I’m not sure who recommended S.E. Hinton’s The Outsiders too me, but a quick Google search reveals that this book is frequently taught in middle and high schools across North America. After reading it, it is quite easy to see why this is so. The novel features two rival youth gangs, the greasers (lower class and socially marginalized kids) and the Socs (the upper-class kids who jump greasers for fun) and the battle that ensues because of the brutal beating of Johnny, one of Ponyboy Curtis’s gang members. The novel touches on a number of different themes from violence, gang membership, difficult family situations, and class politics. The Outsiders follows a modified hero’s quest formula with Ponyboy, the protagonist, coming through adversity to discover some new self-knowledge. While I stayed up quite late finishing this book, I am not sure how I feel about it.

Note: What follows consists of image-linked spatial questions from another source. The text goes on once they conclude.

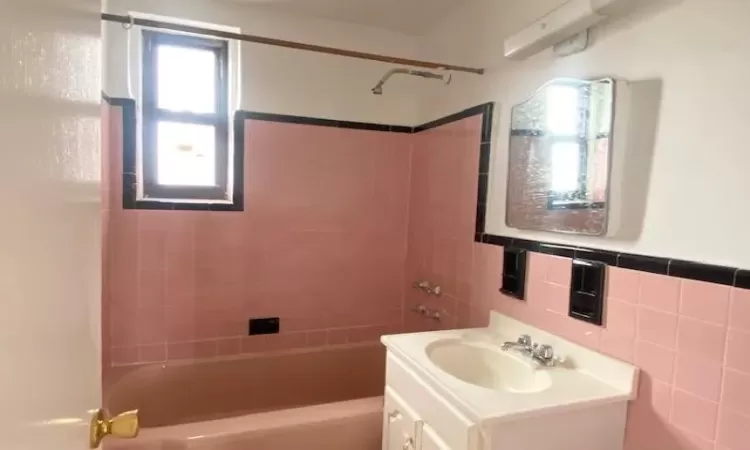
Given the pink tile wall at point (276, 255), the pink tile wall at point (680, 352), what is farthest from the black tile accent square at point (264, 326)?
the pink tile wall at point (680, 352)

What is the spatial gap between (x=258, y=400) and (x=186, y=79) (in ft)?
5.51

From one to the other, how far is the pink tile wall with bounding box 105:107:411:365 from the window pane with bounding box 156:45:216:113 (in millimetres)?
266

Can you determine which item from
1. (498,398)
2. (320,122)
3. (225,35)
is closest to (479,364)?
(498,398)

On the one hand, The Outsiders presents a shallow depiction of class and character with the distinctions between greasers and Socs not really fully developed beyond a case of one side is poor, the other is not. Hinton hints at deeper social issues but does not really explore them in any depth. Then again, she wrote most of this novel while she was 15 and had it published by the time she was 18. Expecting a deep social analysis might be asking too much of the book. However, given that the centre of narrative tension lies in the perceived unfairness of the greasers’ being forced to work for a living and the Socs getting everything on a plate, the failure to speak to class politics seems like a letdown. I guess I found the ending a little too contrived and unsatisfactory. *Spoiler alert* After reading Johnny’s note to him and reflecting on Johnny’s death, Ponyboy decides to write the novel that we have just read as part of an English assignment. While this ending creates a convenient Mobius strip effect, sending readers right back to the start of the narrative, I found it left something to be desired. After all of Ponyboy’s travails, he is content to just play the system and try to get ahead through hard-work and the eventual absorption into the middle class (which remains largely on the peripheries of this novel).
On the other hand, The Outsiders is a great book for young readers. In some ways, I reveled in the simplicity of the narrative, the lack of deep analysis and heavy sophistication. There is something refreshing about this book that stopped my pseudo-Marxist literary analysis from coming into play until I wrote this review. The Outsiders ticks many of the boxes for a high-school English course and I’m certain that I would have loved it had I read it back then. It is an anti-hero story of losers that works and has aged remarkably well unlike say Stephen Chbosky’s The Perks of Being a Wallflower which suffers from too many cultural references and a faulty narrative structure.
So, if read as a young adult novel, The Outsiders is a good read. If you look for more depth, you might be surprised at the shallowness you find.
I would recommend this book to readers looking for a classic young adult read that sparked the YA genre into existence.
Hinton, S.E. The Outsiders. 1967. Toronto: Viking Press, 2007. Print.